_Spatial questions linked to pictures:_
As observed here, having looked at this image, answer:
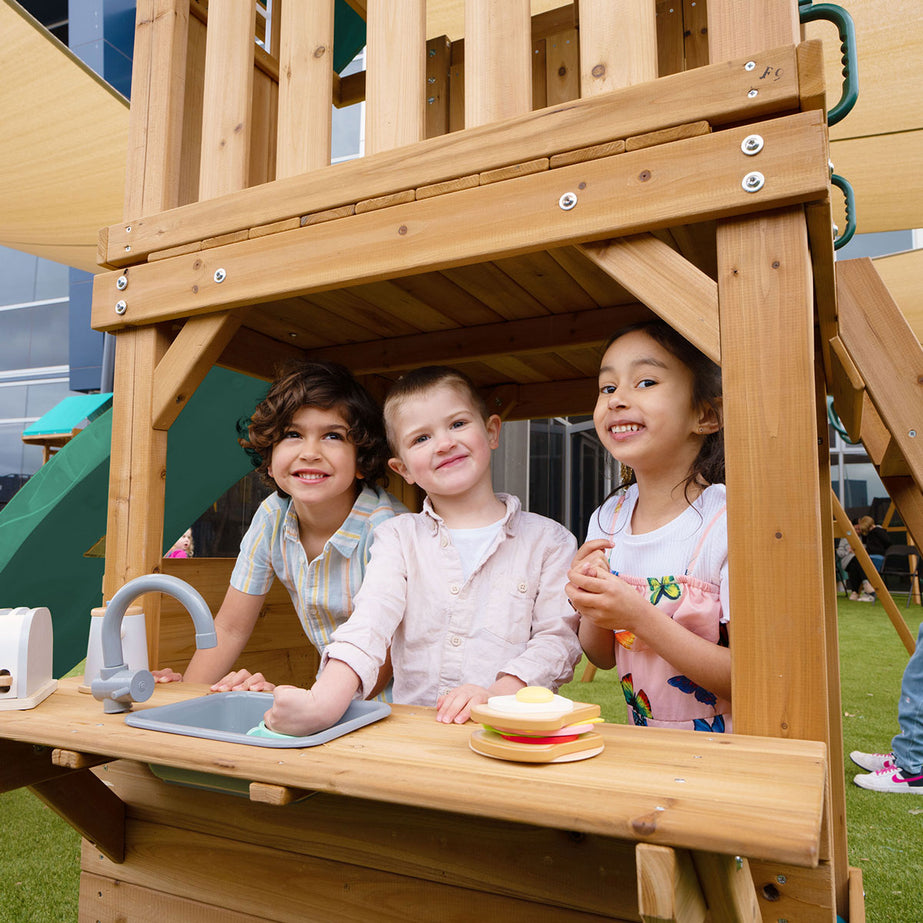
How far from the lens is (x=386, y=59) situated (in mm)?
1556

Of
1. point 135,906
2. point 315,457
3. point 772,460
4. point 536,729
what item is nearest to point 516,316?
point 315,457

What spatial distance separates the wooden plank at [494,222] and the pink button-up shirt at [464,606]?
0.66m

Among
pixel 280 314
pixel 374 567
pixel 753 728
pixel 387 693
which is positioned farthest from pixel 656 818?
pixel 280 314

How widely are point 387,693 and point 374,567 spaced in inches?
17.8

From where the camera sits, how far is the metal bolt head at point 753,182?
1.16 meters

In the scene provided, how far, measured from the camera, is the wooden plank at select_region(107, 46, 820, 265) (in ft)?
3.90

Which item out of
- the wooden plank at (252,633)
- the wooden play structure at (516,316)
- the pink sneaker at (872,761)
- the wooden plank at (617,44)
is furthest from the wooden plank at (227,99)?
the pink sneaker at (872,761)

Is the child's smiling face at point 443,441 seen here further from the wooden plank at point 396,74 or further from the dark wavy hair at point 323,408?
the wooden plank at point 396,74

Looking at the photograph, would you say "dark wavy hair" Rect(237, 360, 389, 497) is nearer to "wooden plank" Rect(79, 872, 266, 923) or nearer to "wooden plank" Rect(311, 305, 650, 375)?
"wooden plank" Rect(311, 305, 650, 375)

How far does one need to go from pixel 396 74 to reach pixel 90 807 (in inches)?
71.5

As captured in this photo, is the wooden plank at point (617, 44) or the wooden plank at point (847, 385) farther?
the wooden plank at point (847, 385)

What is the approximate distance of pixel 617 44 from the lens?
4.38 feet

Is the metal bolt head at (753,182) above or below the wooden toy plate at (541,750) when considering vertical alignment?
above

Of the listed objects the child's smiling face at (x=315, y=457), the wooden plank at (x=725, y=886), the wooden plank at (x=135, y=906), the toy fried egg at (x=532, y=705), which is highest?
the child's smiling face at (x=315, y=457)
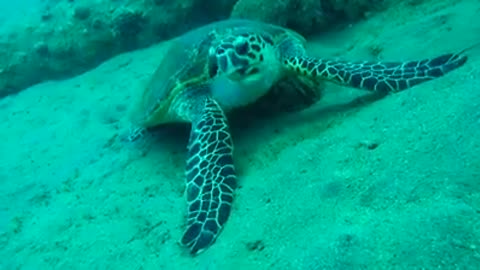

_Task to carry out:_ Copy the listing word for word from its first line through the line that contains "1.16 meters", leaving out the pictures.

_Response:_
As observed here, having looked at this image, answer:
How far from the lens is (x=386, y=59) situated (in mm)?
1556

Of
1. point 135,906
2. point 315,457
3. point 772,460
4. point 536,729
what item is nearest to point 516,316?
point 315,457

What spatial distance separates the wooden plank at [494,222] and the pink button-up shirt at [464,606]?
0.66m

Among
pixel 280 314
pixel 374 567
pixel 753 728
pixel 387 693
which is positioned farthest from pixel 656 818?
pixel 280 314

How widely are point 387,693 and point 374,567 spaced in inches?
17.8

From where the camera sits, how far is the metal bolt head at point 753,182?
1.16 meters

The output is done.